__Task brief__:
Only an exact repetition of the entries counts as an answer.

__Extracted records__:
....

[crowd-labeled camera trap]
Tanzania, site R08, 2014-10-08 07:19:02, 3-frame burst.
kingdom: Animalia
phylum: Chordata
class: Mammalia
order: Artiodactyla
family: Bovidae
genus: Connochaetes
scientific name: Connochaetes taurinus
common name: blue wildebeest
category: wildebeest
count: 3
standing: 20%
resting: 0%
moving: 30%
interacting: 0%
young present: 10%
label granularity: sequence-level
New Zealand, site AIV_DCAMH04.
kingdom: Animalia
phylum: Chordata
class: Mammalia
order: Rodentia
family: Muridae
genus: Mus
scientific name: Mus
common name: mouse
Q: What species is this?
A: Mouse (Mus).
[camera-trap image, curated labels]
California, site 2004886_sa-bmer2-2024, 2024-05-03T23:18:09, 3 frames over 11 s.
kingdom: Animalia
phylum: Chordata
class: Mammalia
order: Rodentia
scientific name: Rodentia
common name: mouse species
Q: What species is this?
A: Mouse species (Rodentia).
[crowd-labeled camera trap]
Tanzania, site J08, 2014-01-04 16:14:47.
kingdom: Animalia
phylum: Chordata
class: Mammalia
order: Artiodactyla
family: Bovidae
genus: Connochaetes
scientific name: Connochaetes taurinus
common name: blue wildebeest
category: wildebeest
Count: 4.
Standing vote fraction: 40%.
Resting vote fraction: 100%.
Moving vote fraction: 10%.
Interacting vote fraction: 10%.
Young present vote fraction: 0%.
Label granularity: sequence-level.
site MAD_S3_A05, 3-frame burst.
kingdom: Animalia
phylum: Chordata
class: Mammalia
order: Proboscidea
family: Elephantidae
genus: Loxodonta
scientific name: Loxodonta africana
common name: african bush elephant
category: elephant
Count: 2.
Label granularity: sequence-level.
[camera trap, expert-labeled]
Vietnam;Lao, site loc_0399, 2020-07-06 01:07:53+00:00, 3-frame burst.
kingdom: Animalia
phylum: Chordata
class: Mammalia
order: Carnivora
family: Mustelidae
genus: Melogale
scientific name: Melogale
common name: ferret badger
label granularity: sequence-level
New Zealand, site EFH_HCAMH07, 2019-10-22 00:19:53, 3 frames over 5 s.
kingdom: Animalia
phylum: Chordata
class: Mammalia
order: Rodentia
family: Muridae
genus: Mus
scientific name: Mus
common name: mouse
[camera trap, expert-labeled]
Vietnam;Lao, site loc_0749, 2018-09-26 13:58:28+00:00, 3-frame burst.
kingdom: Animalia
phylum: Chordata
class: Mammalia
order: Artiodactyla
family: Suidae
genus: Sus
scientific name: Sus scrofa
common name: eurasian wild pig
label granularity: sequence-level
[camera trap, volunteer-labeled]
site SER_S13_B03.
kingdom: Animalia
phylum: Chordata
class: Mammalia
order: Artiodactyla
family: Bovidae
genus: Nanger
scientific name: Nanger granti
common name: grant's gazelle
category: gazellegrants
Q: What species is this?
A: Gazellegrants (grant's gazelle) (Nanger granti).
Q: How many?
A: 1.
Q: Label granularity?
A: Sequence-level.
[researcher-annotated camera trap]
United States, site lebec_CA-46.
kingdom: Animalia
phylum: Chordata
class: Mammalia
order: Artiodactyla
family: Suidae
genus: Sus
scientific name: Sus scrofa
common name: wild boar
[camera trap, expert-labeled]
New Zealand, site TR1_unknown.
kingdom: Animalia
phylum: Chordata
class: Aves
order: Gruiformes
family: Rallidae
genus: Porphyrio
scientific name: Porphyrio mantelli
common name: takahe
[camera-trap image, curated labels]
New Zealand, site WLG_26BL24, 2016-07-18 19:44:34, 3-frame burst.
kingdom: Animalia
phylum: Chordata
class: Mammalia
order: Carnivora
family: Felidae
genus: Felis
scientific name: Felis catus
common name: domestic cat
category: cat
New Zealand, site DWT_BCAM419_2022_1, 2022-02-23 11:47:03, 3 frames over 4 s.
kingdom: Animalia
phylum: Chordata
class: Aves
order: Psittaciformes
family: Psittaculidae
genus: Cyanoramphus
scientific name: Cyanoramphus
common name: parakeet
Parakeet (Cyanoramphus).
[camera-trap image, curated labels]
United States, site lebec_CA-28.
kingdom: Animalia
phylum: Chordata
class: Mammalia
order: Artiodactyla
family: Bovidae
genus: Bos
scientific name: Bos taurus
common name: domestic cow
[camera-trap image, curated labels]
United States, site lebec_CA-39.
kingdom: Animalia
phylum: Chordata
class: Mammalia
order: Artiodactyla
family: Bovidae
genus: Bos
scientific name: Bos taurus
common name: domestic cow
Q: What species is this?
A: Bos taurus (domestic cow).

....

__Written solution__:
[crowd-labeled camera trap]
Tanzania, site R08, 2014-10-08 07:19:02, 3-frame burst.
kingdom: Animalia
phylum: Chordata
class: Mammalia
order: Artiodactyla
family: Bovidae
genus: Connochaetes
scientific name: Connochaetes taurinus
common name: blue wildebeest
category: wildebeest
count: 3
standing: 20%
resting: 0%
moving: 30%
interacting: 0%
young present: 10%
label granularity: sequence-level
New Zealand, site AIV_DCAMH04.
kingdom: Animalia
phylum: Chordata
class: Mammalia
order: Rodentia
family: Muridae
genus: Mus
scientific name: Mus
common name: mouse
Q: What species is this?
A: Mouse (Mus).
[camera-trap image, curated labels]
California, site 2004886_sa-bmer2-2024, 2024-05-03T23:18:09, 3 frames over 11 s.
kingdom: Animalia
phylum: Chordata
class: Mammalia
order: Rodentia
scientific name: Rodentia
common name: mouse species
Q: What species is this?
A: Mouse species (Rodentia).
[crowd-labeled camera trap]
Tanzania, site J08, 2014-01-04 16:14:47.
kingdom: Animalia
phylum: Chordata
class: Mammalia
order: Artiodactyla
family: Bovidae
genus: Connochaetes
scientific name: Connochaetes taurinus
common name: blue wildebeest
category: wildebeest
Count: 4.
Standing vote fraction: 40%.
Resting vote fraction: 100%.
Moving vote fraction: 10%.
Interacting vote fraction: 10%.
Young present vote fraction: 0%.
Label granularity: sequence-level.
site MAD_S3_A05, 3-frame burst.
kingdom: Animalia
phylum: Chordata
class: Mammalia
order: Proboscidea
family: Elephantidae
genus: Loxodonta
scientific name: Loxodonta africana
common name: african bush elephant
category: elephant
Count: 2.
Label granularity: sequence-level.
[camera trap, expert-labeled]
Vietnam;Lao, site loc_0399, 2020-07-06 01:07:53+00:00, 3-frame burst.
kingdom: Animalia
phylum: Chordata
class: Mammalia
order: Carnivora
family: Mustelidae
genus: Melogale
scientific name: Melogale
common name: ferret badger
label granularity: sequence-level
New Zealand, site EFH_HCAMH07, 2019-10-22 00:19:53, 3 frames over 5 s.
kingdom: Animalia
phylum: Chordata
class: Mammalia
order: Rodentia
family: Muridae
genus: Mus
scientific name: Mus
common name: mouse
[camera trap, expert-labeled]
Vietnam;Lao, site loc_0749, 2018-09-26 13:58:28+00:00, 3-frame burst.
kingdom: Animalia
phylum: Chordata
class: Mammalia
order: Artiodactyla
family: Suidae
genus: Sus
scientific name: Sus scrofa
common name: eurasian wild pig
label granularity: sequence-level
[camera trap, volunteer-labeled]
site SER_S13_B03.
kingdom: Animalia
phylum: Chordata
class: Mammalia
order: Artiodactyla
family: Bovidae
genus: Nanger
scientific name: Nanger granti
common name: grant's gazelle
category: gazellegrants
Q: What species is this?
A: Gazellegrants (grant's gazelle) (Nanger granti).
Q: How many?
A: 1.
Q: Label granularity?
A: Sequence-level.
[researcher-annotated camera trap]
United States, site lebec_CA-46.
kingdom: Animalia
phylum: Chordata
class: Mammalia
order: Artiodactyla
family: Suidae
genus: Sus
scientific name: Sus scrofa
common name: wild boar
[camera trap, expert-labeled]
New Zealand, site TR1_unknown.
kingdom: Animalia
phylum: Chordata
class: Aves
order: Gruiformes
family: Rallidae
genus: Porphyrio
scientific name: Porphyrio mantelli
common name: takahe
[camera-trap image, curated labels]
New Zealand, site WLG_26BL24, 2016-07-18 19:44:34, 3-frame burst.
kingdom: Animalia
phylum: Chordata
class: Mammalia
order: Carnivora
family: Felidae
genus: Felis
scientific name: Felis catus
common name: domestic cat
category: cat
New Zealand, site DWT_BCAM419_2022_1, 2022-02-23 11:47:03, 3 frames over 4 s.
kingdom: Animalia
phylum: Chordata
class: Aves
order: Psittaciformes
family: Psittaculidae
genus: Cyanoramphus
scientific name: Cyanoramphus
common name: parakeet
Parakeet (Cyanoramphus).
[camera-trap image, curated labels]
United States, site lebec_CA-28.
kingdom: Animalia
phylum: Chordata
class: Mammalia
order: Artiodactyla
family: Bovidae
genus: Bos
scientific name: Bos taurus
common name: domestic cow
[camera-trap image, curated labels]
United States, site lebec_CA-39.
kingdom: Animalia
phylum: Chordata
class: Mammalia
order: Artiodactyla
family: Bovidae
genus: Bos
scientific name: Bos taurus
common name: domestic cow
Q: What species is this?
A: Bos taurus (domestic cow).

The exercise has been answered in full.